Europe is in the easy money now
The Continent's chief banker offers a quixotic solution to its debt problems. Can he really pull it off?
For the past month, and perhaps two, folks have been anticipating Federal Reserve Chairman Ben Bernanke's speech at Jackson Hole, Wyo. (which he delivered a week ago), the Sept. 6 meeting of the European Central Bank, the German Constitutional Court ruling on Sept. 12 -- the next big data point -- and then the meeting of the Federal Open Market Committee on Sept. 13.
My view has been that we would get money printing from the Fed and that ECB President Mario Draghi would morph into Bernanke and come up with his own easy-money policy (as I discussed last week).
Though it is not knowable when those outcomes will become clear to all, Bernanke's speech heavily telegraphed a third round of money printing (aka QE3). And, thanks to Thursday's ECB announcement, we know that Draghi is committed to unlimited bond purchases. Of course -- wink, wink -- he is claiming those purchases will be sterilized, but that is an impossibility.
Just call him Mr. Clean
For anyone who doesn't know, sterilization means that for every euro's worth of bonds that the ECB buys, it immediately sells an offsetting amount to avoid expanding the money supply. Usually the central bank does that by buying a maturity of one length and selling one whose maturity is similar or shorter. Thus, there is no net change in the amount of money (in theory), but a maturity (or credit) that is unpopular gets a little help on the demand side, while a more popular one gets more supply.
+-------+
» SHORT TASK A
Repeat the entries word for word, starting at the line with "Looking at the pictured" and continuing to the last line of the entries.
+-------+
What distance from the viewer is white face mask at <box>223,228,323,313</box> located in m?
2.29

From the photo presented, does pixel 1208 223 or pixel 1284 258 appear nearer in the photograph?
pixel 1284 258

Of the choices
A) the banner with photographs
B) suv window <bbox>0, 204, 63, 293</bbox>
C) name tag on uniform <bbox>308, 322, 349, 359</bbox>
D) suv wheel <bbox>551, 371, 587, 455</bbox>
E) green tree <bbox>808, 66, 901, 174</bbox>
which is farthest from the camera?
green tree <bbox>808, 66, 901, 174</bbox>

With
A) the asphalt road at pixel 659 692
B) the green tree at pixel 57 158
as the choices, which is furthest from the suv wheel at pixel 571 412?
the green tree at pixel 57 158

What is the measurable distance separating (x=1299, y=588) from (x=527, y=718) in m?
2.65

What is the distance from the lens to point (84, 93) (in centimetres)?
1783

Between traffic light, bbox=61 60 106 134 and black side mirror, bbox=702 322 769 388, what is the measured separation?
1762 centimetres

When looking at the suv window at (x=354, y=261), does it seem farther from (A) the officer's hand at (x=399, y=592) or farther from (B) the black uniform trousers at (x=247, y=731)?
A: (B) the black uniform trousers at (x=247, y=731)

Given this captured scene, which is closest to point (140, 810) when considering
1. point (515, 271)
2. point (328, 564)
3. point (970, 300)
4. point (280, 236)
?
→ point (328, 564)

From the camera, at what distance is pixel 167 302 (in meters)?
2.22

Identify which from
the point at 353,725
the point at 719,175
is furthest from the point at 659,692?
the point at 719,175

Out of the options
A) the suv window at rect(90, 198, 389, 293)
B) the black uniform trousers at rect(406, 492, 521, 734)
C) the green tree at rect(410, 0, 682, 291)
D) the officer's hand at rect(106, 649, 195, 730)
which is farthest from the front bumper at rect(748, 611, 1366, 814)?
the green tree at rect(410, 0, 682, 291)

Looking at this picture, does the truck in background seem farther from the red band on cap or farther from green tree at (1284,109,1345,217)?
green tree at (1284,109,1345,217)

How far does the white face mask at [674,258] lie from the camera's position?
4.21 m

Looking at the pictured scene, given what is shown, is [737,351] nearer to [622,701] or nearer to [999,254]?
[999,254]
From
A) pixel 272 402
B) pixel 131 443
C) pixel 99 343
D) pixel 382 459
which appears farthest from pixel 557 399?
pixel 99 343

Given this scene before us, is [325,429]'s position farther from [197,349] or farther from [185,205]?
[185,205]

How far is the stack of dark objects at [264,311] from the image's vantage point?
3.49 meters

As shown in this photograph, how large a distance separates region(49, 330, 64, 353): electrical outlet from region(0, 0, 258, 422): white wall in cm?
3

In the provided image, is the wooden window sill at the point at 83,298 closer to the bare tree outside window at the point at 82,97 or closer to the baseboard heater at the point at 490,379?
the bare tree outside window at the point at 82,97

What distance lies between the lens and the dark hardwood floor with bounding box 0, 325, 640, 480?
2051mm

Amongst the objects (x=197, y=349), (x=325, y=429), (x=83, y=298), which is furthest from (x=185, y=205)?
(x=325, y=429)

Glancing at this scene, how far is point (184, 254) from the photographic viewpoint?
+-------+
» SHORT TASK B
Transcribe the article on Europe's easy money word for word, from "Though it is" to "gets more supply.".

» CORRECT ANSWER A
Looking at the pictured scene, given what is shown, is [737,351] nearer to [622,701] or nearer to [999,254]?
[999,254]
From
A) pixel 272 402
B) pixel 131 443
C) pixel 99 343
D) pixel 382 459
which appears farthest from pixel 557 399?
pixel 99 343

Given this scene before us, is [325,429]'s position farther from [197,349] or farther from [185,205]?
[185,205]

How far is the stack of dark objects at [264,311] from the image's vantage point?
3.49 meters

As shown in this photograph, how large a distance separates region(49, 330, 64, 353): electrical outlet from region(0, 0, 258, 422): white wall in cm?
3

In the provided image, is the wooden window sill at the point at 83,298 closer to the bare tree outside window at the point at 82,97 or closer to the baseboard heater at the point at 490,379?
the bare tree outside window at the point at 82,97

What distance lies between the lens and the dark hardwood floor with bounding box 0, 325, 640, 480?
2051mm

Amongst the objects (x=197, y=349), (x=325, y=429), (x=83, y=298), which is furthest from (x=185, y=205)?
(x=325, y=429)

Glancing at this scene, how far is point (184, 254) from the photographic viewpoint?

» CORRECT ANSWER B
Though it is not knowable when those outcomes will become clear to all, Bernanke's speech heavily telegraphed a third round of money printing (aka QE3). And, thanks to Thursday's ECB announcement, we know that Draghi is committed to unlimited bond purchases. Of course -- wink, wink -- he is claiming those purchases will be sterilized, but that is an impossibility.
Just call him Mr. Clean
For anyone who doesn't know, sterilization means that for every euro's worth of bonds that the ECB buys, it immediately sells an offsetting amount to avoid expanding the money supply. Usually the central bank does that by buying a maturity of one length and selling one whose maturity is similar or shorter. Thus, there is no net change in the amount of money (in theory), but a maturity (or credit) that is unpopular gets a little help on the demand side, while a more popular one gets more supply.